Dinkes Mukomuko Perketat Pengawasan Depot Air Minum, Dari 94 Baru 22 yang Miliki Rekomendasi Kesehatan
Kepala Dinkes Kabupaten Mukomuko, Jajad Sudrajat--(Sumber Foto: Jemi/BETV)
MUKOMUKO, BETVNEWS – Pemerintah Kabupaten (Pemkab) Mukomuko melalui Dinas Kesehatan (Dinkes) bergerak memperketat sistem pengawasan terhadap seluruh depot air minum yang beroperasi di wilayah Kapuang Sati Ratau Batuah. Langkah preventif ini digenjot guna menjamin kualitas air yang dikonsumsi masyarakat benar-benar higienis, memenuhi standar kesehatan, dan aman dari bakteri.
Kepala Dinkes Kabupaten Mukomuko, Jajad Sudrajat, membeberkan bahwa saat ini tercatat ada 94 depot air minum yang menjadi objek pengawasan rutin oleh pihaknya. Dari total tersebut, sebarannya terdiri dari 76 depot air minum isi ulang dan 18 depot air minum rebus.
Namun, rapor merah membayangi hasil pemeriksaan berkala di lapangan. Pasalnya, baru 22 depot saja yang dinyatakan lulus dan mengantongi rekomendasi kesehatan. Rinciannya, baru 18 depot air minum isi ulang dan 4 depot air minum rebus yang tertib mengurus dokumen rekomendasi kesehatan sebagai syarat mutlak operasional.
“Masih banyak depot air minum yang belum melengkapi persyaratan kesehatan. Karena itu kami terus mendorong seluruh pengelola depot agar segera mengurus Sertifikat Laik Higiene Sanitasi atau SLHS,” ujar Jajad Sudrajat, Rabu (3/6/2026).
Jajad menguraikan, inspeksi mendadak (sidak) dan pengawasan ini dilakukan secara rutin minimal satu kali dalam setahun oleh tim Dinkes Mukomuko. Tak hanya itu, pengawasan yang lebih melekat juga didelegasikan kepada pihak puskesmas di wilayah masing-masing untuk melakukan kroscek setiap tiga bulan sekali.
BACA JUGA:Wanti-wanti Sekolah Saat SPMB 2026, Disdikbud Kota Bengkulu Tegaskan Tak Ada Jual Beli Kursi
BACA JUGA:Baru Menyasar 15 Ribu Jiwa, Dinkes Sebut Capaian Cek Kesehatan Gratis di Kota Masih Minim
Bukan sekadar formalitas, rangkaian pengawasan ketat ini meliputi pengujian sampel kualitas air baku, pemeriksaan kebersihan sarana wadah pengisian dan peralatan filtrasi, hingga uji laboratorium mikrobiologi untuk mendeteksi kuman.
Seluruh tahapan pengujian dipastikan mengacu pada regulasi ketat Kementerian Kesehatan tentang higiene sanitasi depot air minum.
Pihak Dinkes menegaskan bahwa kepemilikan SLHS bukan sekadar selembar kertas perizinan, melainkan bukti otentik akreditasi bahwa depot tersebut layak memproduksi air konsumsi massal yang aman bagi metabolisme tubuh manusia.
Mengingat air minum isi ulang merupakan komoditas primer yang dikonsumsi masyarakat luas setiap hari, aspek keamanan pangan menempati urutan prioritas utama pemerintah daerah.

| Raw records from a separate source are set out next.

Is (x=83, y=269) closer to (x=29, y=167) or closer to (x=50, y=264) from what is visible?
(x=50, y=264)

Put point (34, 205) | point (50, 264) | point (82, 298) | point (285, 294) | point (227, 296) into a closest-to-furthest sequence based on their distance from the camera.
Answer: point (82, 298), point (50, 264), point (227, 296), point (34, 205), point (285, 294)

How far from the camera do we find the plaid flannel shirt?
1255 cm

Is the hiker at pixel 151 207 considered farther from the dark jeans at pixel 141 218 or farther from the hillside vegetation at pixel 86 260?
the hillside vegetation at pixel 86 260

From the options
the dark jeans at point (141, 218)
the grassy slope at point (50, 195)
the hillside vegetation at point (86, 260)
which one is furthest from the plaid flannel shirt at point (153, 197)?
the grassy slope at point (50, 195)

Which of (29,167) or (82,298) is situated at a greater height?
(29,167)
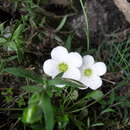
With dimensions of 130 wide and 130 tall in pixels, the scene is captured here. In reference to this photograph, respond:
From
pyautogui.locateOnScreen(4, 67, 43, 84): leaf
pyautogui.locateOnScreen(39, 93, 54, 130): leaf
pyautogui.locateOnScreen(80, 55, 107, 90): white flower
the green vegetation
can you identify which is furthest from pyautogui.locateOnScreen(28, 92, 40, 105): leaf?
pyautogui.locateOnScreen(80, 55, 107, 90): white flower

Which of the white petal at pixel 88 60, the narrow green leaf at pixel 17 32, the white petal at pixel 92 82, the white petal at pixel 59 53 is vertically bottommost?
the white petal at pixel 92 82

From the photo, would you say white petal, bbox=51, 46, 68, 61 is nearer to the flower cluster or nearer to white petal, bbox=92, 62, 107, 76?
the flower cluster

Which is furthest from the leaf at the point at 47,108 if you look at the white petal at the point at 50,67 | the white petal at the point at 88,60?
the white petal at the point at 88,60

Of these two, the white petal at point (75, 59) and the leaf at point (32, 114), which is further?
the white petal at point (75, 59)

Karena itu, seluruh pelaku usaha depot diimbau tidak main-main dengan kebersihan tempat produksinya.
Dinkes Kabupaten Mukomuko juga memberikan peringatan keras. Jika dalam pengawasan lanjutan nanti masih ditemukan pemilik depot air minum yang bebal dan mengabaikan ketentuan standar baku kesehatan, maka pemerintah daerah tidak akan segan-segan menjatuhkan sanksi berupa pencabutan rekomendasi hingga pembekuan total izin operasional usaha.